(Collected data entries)
== Segment start ==

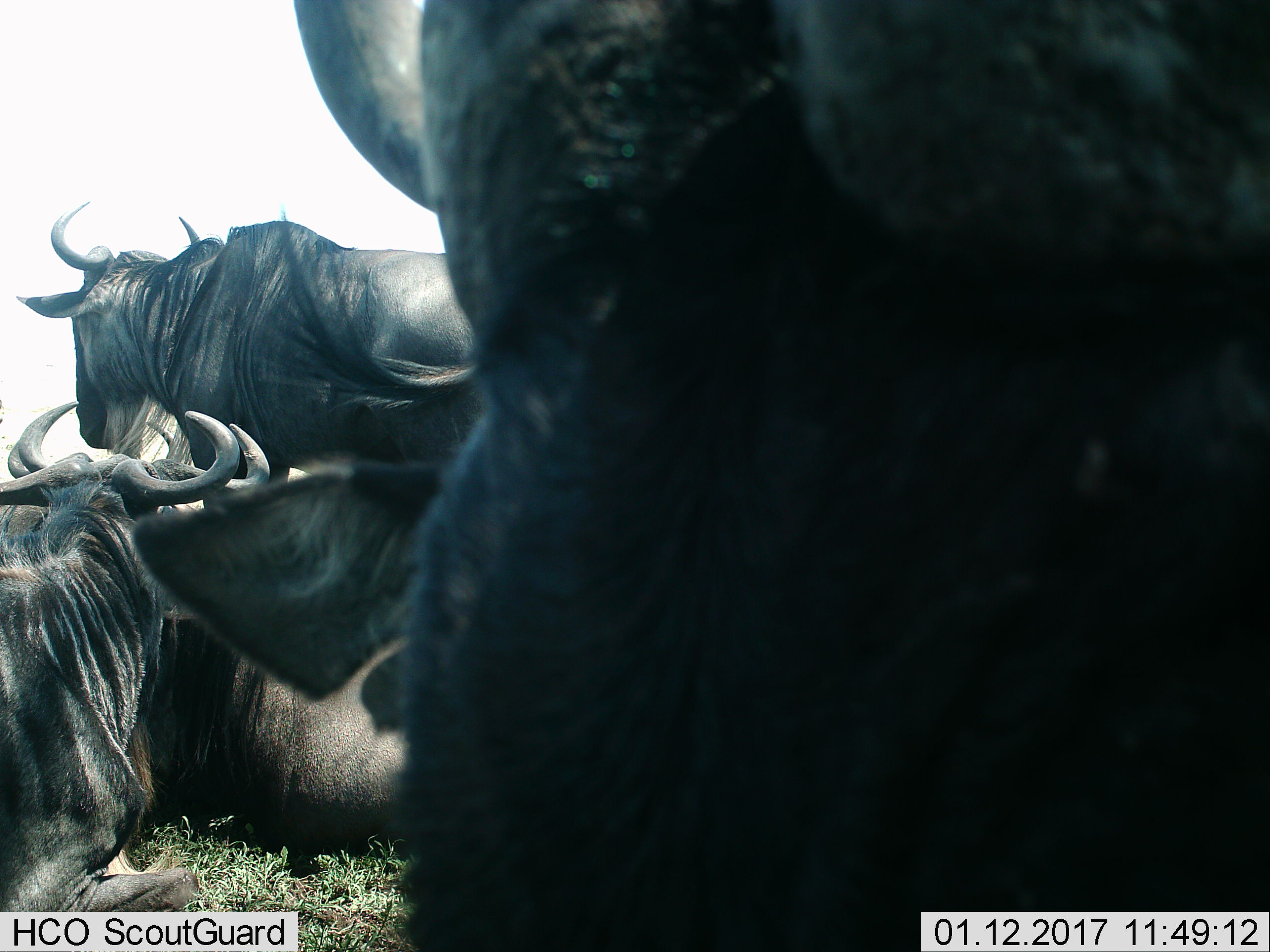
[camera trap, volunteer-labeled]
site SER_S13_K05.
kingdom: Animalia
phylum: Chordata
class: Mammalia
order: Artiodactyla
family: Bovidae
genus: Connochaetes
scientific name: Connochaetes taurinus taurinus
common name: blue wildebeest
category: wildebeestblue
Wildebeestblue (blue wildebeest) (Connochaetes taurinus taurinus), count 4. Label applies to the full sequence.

== Segment end ==
== Segment start ==

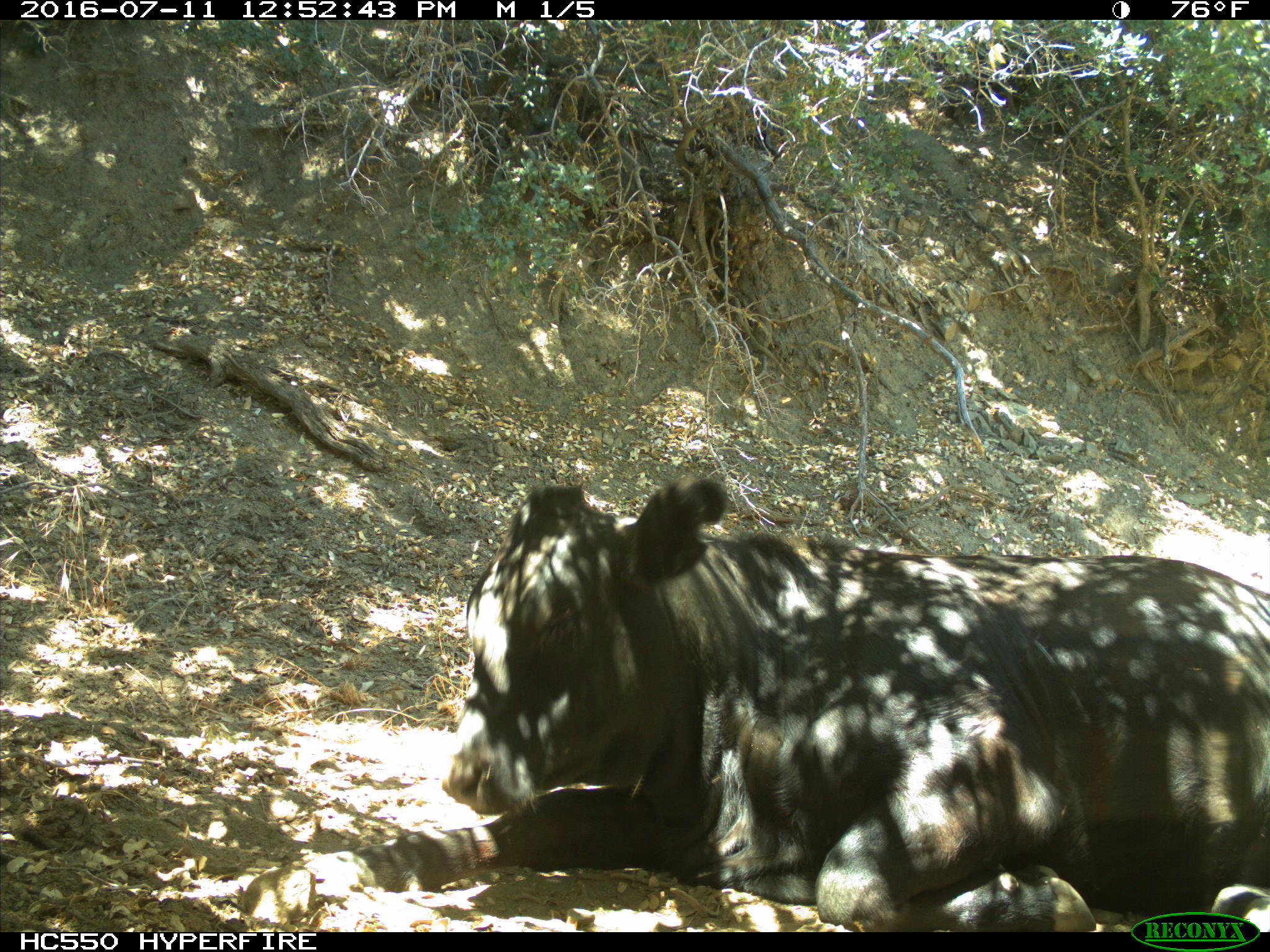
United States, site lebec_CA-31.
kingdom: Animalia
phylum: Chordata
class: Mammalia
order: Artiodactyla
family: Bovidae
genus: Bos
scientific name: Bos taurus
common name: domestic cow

== Segment end ==

For each line of the entries that includes "site", show that line.

[Expected output]:
site SER_S13_K05.
United States, site lebec_CA-31.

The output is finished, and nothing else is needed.